* What is required *
Which lines in the data below contain the string "Reply"? Copy each of those lines in full.

* Stored rows *
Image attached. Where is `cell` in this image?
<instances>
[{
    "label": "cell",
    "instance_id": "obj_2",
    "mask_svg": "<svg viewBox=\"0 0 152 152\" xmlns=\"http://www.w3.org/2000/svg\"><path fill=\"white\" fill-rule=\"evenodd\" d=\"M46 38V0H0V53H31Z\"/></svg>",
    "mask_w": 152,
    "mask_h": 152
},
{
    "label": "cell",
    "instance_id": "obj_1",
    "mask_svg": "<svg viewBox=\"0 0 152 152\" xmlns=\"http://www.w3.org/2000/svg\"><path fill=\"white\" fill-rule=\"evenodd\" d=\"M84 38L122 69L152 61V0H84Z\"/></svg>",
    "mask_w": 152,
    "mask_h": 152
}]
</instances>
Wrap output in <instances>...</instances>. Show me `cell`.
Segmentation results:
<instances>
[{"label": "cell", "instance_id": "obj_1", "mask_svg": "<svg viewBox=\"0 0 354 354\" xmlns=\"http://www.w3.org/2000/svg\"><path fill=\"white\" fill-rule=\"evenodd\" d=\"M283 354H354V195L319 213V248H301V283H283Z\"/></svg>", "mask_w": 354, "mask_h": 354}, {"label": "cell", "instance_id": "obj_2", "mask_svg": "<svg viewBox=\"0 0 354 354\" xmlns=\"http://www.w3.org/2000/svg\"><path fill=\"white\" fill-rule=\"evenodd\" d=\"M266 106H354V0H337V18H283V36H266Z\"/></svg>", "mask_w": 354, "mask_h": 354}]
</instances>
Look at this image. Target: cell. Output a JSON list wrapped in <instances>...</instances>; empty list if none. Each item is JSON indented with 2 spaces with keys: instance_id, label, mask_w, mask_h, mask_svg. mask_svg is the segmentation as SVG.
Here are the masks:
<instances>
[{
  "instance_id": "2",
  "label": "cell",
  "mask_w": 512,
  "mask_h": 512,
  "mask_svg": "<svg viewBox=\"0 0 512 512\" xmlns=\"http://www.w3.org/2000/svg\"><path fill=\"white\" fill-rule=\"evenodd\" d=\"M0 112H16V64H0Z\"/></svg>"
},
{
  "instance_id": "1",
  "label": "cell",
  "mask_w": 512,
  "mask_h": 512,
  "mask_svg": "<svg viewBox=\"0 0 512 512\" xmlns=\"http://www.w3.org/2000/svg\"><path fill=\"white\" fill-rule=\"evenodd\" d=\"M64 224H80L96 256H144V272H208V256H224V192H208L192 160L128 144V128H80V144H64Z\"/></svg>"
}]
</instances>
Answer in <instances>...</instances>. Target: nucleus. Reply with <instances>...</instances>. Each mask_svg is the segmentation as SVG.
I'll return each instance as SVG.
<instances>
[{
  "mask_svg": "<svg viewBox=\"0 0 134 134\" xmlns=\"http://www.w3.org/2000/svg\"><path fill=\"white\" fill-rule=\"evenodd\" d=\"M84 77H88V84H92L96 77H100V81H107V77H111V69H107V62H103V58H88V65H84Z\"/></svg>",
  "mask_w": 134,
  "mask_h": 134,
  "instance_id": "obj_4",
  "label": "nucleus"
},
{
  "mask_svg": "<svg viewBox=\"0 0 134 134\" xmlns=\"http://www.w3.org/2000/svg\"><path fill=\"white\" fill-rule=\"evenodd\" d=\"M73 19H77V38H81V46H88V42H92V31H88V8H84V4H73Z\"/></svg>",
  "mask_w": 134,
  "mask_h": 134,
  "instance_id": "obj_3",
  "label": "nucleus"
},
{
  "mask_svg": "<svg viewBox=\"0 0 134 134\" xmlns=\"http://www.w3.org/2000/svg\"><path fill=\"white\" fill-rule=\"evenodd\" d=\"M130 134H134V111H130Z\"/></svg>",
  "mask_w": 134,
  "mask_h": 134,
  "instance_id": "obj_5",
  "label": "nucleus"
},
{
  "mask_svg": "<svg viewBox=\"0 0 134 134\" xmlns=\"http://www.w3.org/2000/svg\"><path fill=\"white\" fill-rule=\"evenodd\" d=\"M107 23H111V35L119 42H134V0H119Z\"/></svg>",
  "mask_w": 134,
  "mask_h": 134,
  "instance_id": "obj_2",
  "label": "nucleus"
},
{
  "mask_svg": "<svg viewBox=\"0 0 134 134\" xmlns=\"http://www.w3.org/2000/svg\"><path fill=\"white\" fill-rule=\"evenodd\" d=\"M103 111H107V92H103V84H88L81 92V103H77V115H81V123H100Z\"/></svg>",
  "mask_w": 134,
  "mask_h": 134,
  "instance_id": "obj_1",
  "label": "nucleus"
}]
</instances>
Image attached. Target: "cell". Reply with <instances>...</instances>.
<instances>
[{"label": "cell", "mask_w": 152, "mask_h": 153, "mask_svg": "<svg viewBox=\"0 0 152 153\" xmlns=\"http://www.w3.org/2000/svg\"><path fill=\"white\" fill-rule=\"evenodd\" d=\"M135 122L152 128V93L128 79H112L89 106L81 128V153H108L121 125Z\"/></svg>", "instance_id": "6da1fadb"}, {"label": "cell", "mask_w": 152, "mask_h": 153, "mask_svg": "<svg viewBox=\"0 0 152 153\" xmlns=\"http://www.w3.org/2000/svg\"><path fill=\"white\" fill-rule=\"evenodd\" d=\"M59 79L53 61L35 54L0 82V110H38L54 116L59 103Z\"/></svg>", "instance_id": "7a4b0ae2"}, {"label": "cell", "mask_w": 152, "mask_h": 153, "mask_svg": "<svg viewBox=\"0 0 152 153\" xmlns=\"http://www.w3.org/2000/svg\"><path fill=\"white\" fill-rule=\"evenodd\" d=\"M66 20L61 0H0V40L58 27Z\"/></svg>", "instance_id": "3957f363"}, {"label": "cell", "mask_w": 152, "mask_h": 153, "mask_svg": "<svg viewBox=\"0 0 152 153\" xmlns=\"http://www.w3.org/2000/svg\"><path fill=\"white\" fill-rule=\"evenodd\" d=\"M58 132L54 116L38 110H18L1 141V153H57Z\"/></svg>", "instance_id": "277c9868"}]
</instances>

* Final result *
Answer in <instances>...</instances>. Target: nucleus. Reply with <instances>...</instances>. Each mask_svg is the segmentation as SVG.
Image attached. Target: "cell". Reply with <instances>...</instances>.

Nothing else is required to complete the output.